## WORK TASK
Which lines run from the line with "Researchers compared the" through the line with "In the first" in the entries below? Print them exactly, both ends included, and nothing more.

━━━━

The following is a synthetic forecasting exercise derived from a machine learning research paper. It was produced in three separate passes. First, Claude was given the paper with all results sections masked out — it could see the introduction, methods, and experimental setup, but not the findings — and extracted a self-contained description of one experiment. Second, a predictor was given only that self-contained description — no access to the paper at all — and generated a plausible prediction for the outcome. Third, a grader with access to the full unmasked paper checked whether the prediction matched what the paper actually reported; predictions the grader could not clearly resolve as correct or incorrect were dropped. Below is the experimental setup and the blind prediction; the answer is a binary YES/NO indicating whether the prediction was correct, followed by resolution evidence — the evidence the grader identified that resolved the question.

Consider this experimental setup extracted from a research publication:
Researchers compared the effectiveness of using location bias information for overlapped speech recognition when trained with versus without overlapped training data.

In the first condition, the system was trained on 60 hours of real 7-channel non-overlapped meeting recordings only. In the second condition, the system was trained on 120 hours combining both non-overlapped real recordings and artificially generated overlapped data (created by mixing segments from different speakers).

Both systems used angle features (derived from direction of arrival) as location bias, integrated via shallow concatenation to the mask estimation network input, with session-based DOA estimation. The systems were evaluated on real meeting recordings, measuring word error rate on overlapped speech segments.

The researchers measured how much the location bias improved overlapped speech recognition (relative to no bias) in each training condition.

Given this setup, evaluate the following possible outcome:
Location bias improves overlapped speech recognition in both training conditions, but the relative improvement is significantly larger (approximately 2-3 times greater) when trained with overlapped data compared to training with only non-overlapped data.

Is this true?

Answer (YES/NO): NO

━━━━

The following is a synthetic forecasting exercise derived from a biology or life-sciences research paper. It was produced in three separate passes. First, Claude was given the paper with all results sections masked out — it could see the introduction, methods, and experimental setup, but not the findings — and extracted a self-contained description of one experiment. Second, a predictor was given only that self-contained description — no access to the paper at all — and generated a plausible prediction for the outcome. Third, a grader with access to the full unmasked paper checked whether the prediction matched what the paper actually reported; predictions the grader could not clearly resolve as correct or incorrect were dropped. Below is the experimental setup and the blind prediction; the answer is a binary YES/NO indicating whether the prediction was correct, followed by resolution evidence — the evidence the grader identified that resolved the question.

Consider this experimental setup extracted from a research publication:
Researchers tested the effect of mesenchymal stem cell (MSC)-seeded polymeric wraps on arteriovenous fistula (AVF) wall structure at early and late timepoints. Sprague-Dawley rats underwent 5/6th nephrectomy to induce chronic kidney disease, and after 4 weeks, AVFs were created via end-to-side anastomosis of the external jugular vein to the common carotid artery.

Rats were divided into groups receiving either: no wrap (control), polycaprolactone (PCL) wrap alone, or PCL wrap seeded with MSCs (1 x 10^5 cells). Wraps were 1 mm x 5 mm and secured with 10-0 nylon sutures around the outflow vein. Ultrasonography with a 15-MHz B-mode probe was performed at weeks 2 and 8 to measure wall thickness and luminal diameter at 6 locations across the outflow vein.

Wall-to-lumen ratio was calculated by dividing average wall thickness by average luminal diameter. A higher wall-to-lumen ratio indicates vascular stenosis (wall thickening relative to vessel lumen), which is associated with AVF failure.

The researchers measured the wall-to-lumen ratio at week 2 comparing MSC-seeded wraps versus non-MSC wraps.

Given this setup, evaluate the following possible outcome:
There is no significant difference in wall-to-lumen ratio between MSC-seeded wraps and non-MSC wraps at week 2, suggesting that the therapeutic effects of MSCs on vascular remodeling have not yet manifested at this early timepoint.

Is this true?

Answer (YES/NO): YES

━━━━

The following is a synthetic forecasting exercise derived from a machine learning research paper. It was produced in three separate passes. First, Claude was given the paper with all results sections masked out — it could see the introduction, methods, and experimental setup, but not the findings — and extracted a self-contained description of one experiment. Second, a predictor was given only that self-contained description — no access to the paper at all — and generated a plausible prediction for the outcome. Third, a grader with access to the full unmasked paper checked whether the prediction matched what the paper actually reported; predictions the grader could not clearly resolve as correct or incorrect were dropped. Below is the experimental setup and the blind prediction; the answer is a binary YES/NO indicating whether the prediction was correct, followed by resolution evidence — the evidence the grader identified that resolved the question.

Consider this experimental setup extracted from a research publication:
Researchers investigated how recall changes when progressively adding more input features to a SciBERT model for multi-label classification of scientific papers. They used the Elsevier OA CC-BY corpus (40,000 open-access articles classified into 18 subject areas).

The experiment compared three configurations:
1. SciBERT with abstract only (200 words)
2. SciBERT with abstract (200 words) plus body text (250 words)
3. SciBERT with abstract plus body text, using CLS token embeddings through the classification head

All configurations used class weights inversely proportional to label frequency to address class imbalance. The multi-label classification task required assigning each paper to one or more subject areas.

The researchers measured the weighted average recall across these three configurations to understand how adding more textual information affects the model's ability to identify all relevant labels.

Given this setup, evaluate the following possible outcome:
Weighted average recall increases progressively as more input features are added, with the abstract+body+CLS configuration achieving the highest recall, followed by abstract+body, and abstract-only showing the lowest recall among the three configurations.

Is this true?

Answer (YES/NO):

━━━━

## WRITTEN SOLUTION
Researchers compared the effectiveness of using location bias information for overlapped speech recognition when trained with versus without overlapped training data.

In the first condition, the system was trained on 60 hours of real 7-channel non-overlapped meeting recordings only. In the second condition, the system was trained on 120 hours combining both non-overlapped real recordings and artificially generated overlapped data (created by mixing segments from different speakers).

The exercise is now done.